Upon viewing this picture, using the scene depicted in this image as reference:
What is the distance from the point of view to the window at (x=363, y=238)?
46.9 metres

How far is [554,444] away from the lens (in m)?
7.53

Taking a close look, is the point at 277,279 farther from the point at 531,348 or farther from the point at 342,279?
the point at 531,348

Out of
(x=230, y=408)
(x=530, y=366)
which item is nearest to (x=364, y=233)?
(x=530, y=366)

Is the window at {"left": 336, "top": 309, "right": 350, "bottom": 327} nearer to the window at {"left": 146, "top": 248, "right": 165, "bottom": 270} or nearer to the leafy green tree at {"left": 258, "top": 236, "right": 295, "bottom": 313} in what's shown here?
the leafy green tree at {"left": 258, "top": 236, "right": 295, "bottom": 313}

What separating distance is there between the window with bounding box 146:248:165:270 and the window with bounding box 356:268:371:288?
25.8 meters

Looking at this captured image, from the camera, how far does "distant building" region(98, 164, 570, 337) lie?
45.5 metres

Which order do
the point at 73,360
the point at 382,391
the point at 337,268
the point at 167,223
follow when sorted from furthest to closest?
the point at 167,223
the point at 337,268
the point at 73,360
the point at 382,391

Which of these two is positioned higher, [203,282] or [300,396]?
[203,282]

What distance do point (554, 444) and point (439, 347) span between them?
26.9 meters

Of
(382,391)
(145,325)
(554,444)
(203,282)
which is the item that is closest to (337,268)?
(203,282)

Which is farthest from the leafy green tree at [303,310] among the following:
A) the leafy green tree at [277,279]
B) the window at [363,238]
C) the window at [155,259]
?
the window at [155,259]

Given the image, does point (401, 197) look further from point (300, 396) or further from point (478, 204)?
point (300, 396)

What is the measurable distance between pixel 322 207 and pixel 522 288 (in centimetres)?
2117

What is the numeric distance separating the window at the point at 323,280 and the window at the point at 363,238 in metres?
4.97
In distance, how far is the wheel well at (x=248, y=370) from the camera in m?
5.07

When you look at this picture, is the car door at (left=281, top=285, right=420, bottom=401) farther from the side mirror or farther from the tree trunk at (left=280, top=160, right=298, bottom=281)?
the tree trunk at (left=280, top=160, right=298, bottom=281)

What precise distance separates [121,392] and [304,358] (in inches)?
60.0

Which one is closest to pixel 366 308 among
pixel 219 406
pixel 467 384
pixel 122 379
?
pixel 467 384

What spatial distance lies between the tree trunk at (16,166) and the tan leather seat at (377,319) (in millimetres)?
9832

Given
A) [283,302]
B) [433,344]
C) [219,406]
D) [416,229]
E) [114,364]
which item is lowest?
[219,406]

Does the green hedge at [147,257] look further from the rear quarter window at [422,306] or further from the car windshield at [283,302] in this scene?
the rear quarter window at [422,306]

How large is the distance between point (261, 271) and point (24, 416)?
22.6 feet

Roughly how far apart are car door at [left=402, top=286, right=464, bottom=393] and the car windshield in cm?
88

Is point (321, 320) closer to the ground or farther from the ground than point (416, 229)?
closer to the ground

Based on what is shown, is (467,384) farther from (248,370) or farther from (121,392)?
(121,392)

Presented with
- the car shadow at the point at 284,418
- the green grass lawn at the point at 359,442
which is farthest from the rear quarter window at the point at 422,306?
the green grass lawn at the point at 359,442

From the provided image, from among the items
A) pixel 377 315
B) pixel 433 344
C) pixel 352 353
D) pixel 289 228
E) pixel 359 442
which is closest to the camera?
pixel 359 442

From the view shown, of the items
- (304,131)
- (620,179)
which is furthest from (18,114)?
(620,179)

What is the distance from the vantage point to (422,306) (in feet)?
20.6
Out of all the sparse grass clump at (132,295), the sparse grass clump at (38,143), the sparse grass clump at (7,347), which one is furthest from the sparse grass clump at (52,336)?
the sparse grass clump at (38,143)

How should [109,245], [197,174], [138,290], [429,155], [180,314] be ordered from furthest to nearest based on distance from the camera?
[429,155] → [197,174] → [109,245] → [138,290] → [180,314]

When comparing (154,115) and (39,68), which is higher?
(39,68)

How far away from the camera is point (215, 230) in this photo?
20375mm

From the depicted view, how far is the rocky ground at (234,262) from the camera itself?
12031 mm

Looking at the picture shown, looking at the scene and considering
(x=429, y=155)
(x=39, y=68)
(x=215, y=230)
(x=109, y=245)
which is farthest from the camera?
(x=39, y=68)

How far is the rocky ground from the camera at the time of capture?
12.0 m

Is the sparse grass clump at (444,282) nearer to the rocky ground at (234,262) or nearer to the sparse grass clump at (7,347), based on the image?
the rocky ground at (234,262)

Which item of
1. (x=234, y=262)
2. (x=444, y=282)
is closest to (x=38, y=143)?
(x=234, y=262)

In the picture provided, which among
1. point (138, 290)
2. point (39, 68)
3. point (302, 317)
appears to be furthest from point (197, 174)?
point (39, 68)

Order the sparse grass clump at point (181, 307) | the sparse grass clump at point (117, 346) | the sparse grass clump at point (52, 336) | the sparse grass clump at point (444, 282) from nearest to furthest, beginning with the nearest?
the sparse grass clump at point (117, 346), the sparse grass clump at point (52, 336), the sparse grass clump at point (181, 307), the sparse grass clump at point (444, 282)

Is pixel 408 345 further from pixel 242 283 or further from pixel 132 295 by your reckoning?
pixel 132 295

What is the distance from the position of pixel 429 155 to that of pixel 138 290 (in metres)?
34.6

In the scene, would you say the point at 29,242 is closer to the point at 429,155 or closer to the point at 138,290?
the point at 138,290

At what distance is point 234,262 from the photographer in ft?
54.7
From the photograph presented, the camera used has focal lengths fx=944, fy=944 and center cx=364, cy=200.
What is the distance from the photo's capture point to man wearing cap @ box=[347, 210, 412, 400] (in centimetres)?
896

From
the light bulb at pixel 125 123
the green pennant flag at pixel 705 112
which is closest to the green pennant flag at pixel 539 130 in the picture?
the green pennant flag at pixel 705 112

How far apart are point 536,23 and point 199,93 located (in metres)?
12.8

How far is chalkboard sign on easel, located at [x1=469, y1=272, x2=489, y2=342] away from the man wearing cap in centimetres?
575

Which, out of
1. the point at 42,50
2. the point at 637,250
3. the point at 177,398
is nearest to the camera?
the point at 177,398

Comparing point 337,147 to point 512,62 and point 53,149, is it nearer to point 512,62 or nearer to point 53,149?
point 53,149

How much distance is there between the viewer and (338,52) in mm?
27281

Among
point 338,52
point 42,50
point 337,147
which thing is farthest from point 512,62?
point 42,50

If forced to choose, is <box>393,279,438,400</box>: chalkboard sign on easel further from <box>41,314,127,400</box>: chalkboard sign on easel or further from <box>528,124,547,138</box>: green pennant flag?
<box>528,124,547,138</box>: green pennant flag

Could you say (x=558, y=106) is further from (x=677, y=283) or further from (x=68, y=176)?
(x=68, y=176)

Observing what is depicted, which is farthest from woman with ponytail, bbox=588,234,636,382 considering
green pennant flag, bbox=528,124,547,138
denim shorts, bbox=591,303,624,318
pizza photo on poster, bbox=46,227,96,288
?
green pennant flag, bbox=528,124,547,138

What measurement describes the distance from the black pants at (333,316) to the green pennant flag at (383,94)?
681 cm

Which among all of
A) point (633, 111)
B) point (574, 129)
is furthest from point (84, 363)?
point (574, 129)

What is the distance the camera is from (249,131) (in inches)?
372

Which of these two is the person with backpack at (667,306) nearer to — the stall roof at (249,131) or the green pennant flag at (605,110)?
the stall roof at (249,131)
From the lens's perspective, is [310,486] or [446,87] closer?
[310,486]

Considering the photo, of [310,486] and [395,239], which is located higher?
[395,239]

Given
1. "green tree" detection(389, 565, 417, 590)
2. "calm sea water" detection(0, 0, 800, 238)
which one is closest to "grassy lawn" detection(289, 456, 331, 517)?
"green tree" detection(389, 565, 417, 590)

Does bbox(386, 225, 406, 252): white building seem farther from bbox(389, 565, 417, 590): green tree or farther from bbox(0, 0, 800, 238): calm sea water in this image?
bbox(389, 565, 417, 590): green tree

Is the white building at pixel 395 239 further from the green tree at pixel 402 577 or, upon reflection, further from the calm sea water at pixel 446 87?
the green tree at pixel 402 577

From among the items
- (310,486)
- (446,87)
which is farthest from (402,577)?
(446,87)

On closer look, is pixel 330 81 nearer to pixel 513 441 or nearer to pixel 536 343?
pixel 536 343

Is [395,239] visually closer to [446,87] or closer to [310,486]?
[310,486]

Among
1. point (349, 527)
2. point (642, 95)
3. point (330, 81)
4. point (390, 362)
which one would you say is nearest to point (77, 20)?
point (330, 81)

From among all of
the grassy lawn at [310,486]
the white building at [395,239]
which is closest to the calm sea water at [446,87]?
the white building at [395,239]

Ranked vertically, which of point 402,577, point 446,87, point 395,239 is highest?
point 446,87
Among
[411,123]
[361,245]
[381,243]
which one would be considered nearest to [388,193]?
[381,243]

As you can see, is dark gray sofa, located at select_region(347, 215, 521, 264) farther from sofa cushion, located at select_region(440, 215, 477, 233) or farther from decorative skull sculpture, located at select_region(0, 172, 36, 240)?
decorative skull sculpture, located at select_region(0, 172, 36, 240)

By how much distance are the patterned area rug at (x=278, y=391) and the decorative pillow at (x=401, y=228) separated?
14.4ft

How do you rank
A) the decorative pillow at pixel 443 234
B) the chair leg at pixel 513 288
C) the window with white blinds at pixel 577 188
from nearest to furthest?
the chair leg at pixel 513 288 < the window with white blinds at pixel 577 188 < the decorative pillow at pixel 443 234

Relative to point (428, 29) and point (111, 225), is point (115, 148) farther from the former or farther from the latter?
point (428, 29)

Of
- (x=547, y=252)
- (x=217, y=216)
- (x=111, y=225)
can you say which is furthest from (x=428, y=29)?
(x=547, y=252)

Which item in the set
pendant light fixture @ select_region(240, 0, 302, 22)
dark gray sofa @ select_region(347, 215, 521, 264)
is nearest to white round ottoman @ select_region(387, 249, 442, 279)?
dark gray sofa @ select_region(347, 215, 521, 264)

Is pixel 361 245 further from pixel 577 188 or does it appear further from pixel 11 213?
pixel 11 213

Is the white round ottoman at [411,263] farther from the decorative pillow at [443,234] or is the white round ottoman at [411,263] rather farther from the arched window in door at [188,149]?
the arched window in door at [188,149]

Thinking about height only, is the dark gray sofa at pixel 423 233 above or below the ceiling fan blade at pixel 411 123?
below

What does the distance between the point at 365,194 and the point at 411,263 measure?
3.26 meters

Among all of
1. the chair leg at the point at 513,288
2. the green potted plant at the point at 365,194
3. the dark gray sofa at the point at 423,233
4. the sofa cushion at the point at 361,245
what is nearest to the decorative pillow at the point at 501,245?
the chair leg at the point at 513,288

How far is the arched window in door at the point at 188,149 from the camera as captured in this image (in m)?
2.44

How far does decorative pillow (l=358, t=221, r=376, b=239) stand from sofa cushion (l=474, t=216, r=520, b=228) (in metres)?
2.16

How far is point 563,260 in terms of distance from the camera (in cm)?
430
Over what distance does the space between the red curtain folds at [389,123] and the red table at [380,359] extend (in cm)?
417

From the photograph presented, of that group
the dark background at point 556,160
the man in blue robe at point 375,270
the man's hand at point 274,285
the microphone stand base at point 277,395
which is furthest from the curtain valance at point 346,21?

::::::::

> YOUR GOAL
Rewrite the stretch from the line containing "From the photograph presented, of that group" through the end of the records, changing "furthest" to "farthest" and leaving everything else the same.

> WRITTEN RESPONSE
From the photograph presented, of that group
the dark background at point 556,160
the man in blue robe at point 375,270
the man's hand at point 274,285
the microphone stand base at point 277,395
which is farthest from the curtain valance at point 346,21?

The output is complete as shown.